▶ _YOUR OBJECTIVE_:
Beginning with the line that includes "Historie Fabrikstraße Einsiedel" and ending with the last line, print the records exactly, leaving every picture out.

** Opening INPUT DATA block **

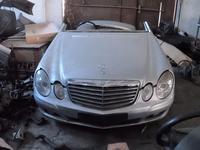 W211 ноускат за 10 000 тг. в Алматы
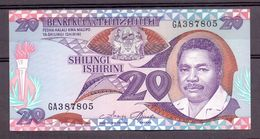 Tanzania 20 Shilling No English, Only Swahili UNC - Billets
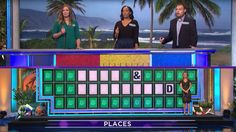 Trending #WheelOfFortune Contestant solves puzzle with only one letter on the board! Find out which one here - http://www.avclub.com/article/wheel-fortune-contestant-solves-puzzle-only-one-le-234555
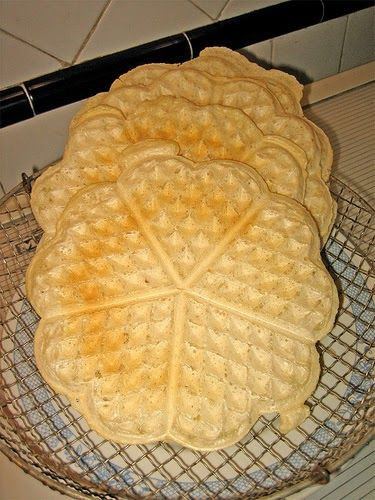 """Gofri piemontesi , a photo by fugzu on Flickr. Non sapevo che esistessero... li ho scoperti leggendo il libro """" La cucina di Montagna """" ..."""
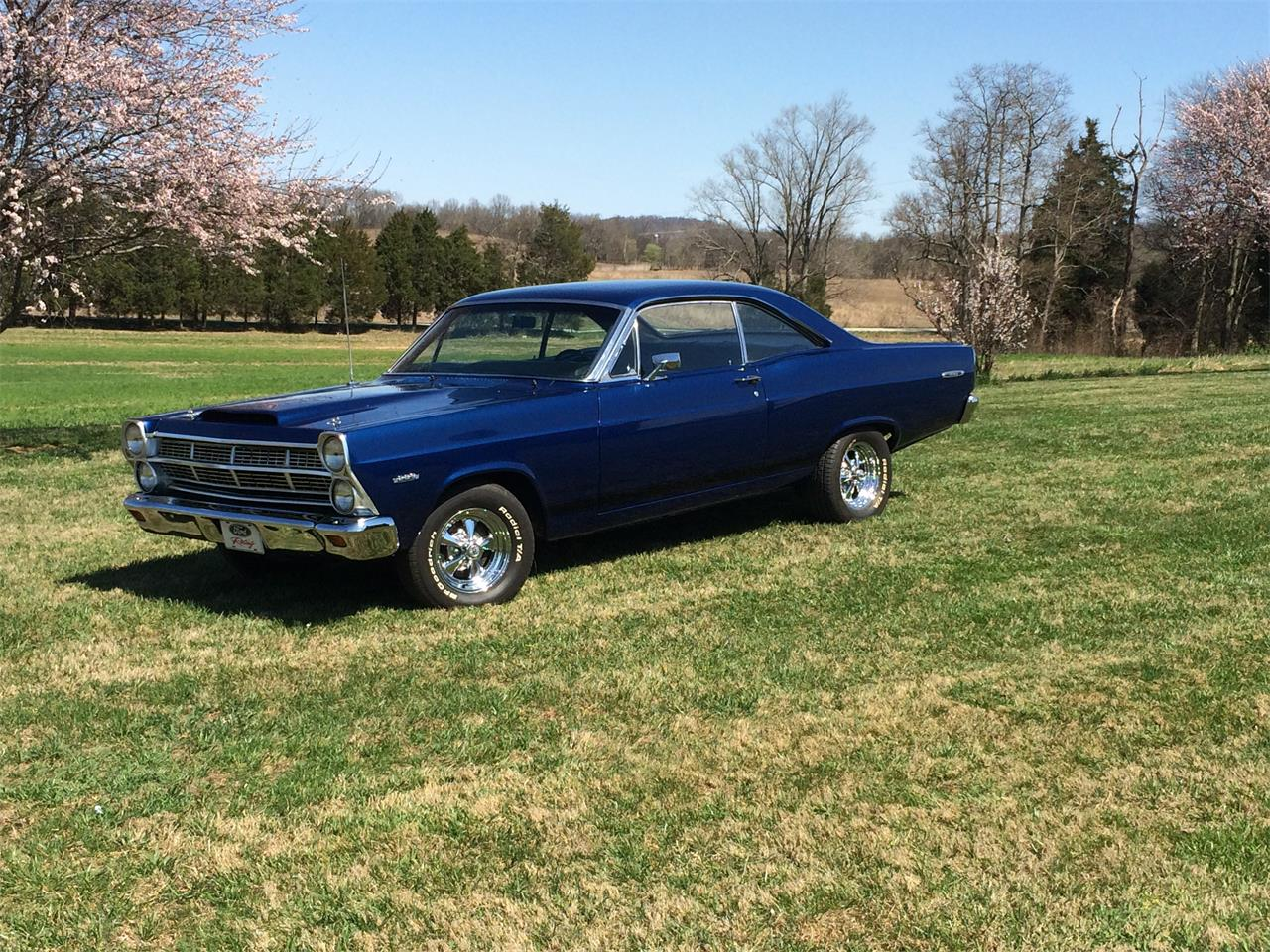 Large Picture of '67 Fairlane - JJSN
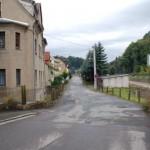 Historie Fabrikstraße Einsiedel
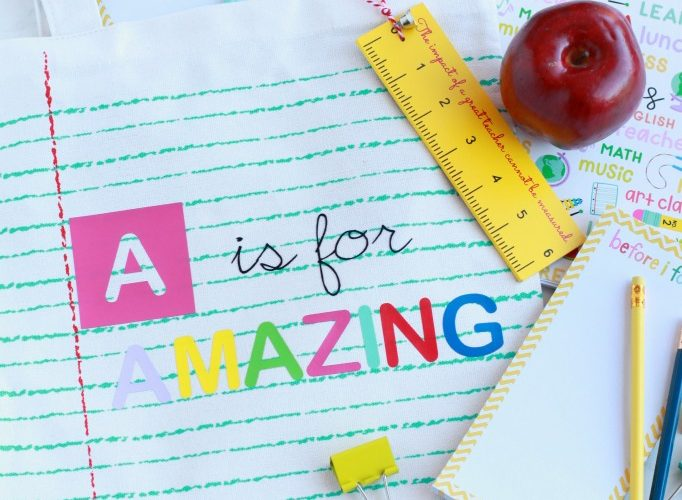 Diy a is for amazing teacher tote bag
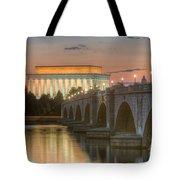 Lincoln Memorial And Arlington Memorial Bridge At Dawn I Tote Bag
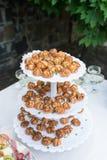 Τα μικρά eclairs χύθηκαν πέρα από το συμπυκνωμένο γάλα σε έναν δίσκο Γαμήλιο υπαίθριο συμπόσιο Στοκ Φωτογραφίες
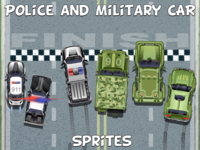 Top Down Police and Military 2D Sprites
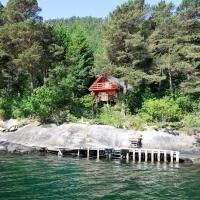 Holiday Home Liesel - FJS113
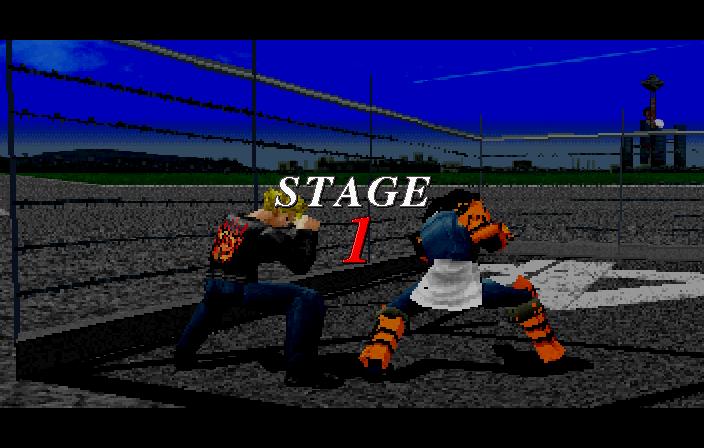 Ending for Fighters Megamix-Course A (Sega Saturn)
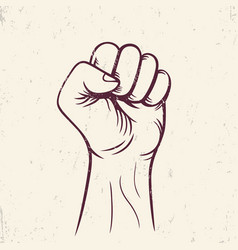 fist held high revolt protest sign vector image vector image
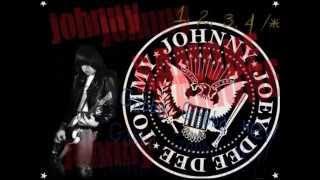 Johnny Ramone - Viva Las Vegas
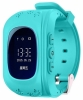 ������� ����-������� � �������� GPS Smart Baby Watch ���� blue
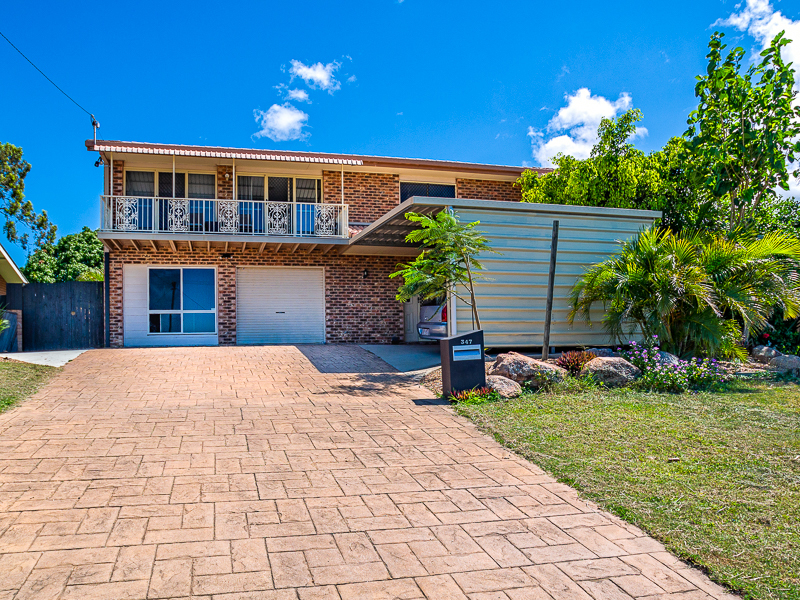 347 BOAT HARBOUR DRIVE, Scarness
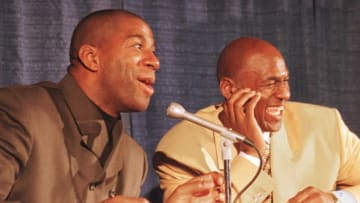 Magic Johnson kind of picked who's the true GOAT between Michael Jordan and LeBron James.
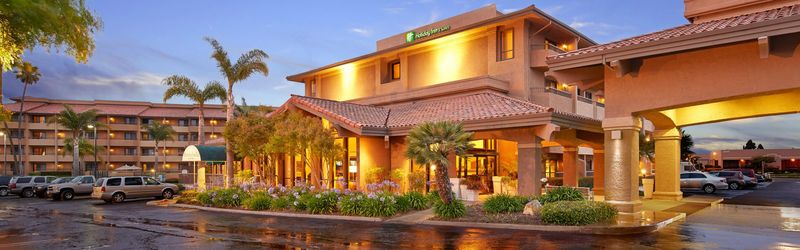 Hotel in Santa Maria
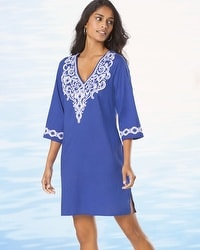 Cotton Embroidered Tunic Cover Up Royal Blue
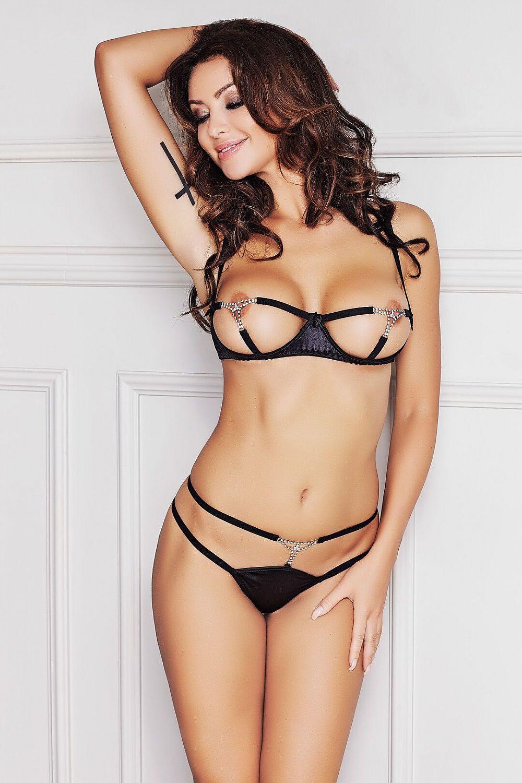 Sexy lingerie model photos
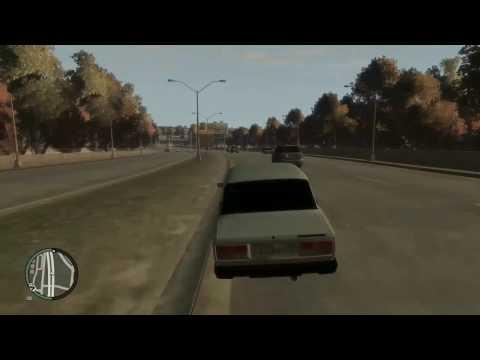 Русские Машины для GTA 4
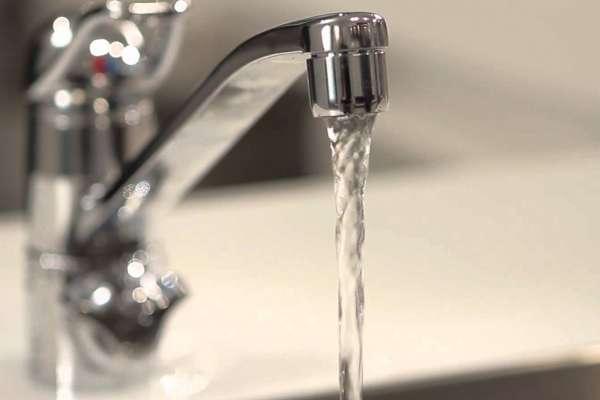 Hướng dẫn tự sửa vòi nước tại nhà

** Closing INPUT DATA block **

▶ _EXERCISE RESULT_:
 Historie Fabrikstraße Einsiedel
 Diy a is for amazing teacher tote bag
 Lincoln Memorial And Arlington Memorial Bridge At Dawn I Tote Bag
 Τα μικρά eclairs χύθηκαν πέρα από το συμπυκνωμένο γάλα σε έναν δίσκο Γαμήλιο υπαίθριο συμπόσιο Στοκ Φωτογραφίες
 Top Down Police and Military 2D Sprites
 Holiday Home Liesel - FJS113
 Ending for Fighters Megamix-Course A (Sega Saturn)
 fist held high revolt protest sign vector image vector image
 Johnny Ramone - Viva Las Vegas
 ������� ����-������� � �������� GPS Smart Baby Watch ���� blue
 347 BOAT HARBOUR DRIVE, Scarness
 Magic Johnson kind of picked who's the true GOAT between Michael Jordan and LeBron James.
 Hotel in Santa Maria
 Cotton Embroidered Tunic Cover Up Royal Blue
 Sexy lingerie model photos
 Русские Машины для GTA 4
 Hướng dẫn tự sửa vòi nước tại nhà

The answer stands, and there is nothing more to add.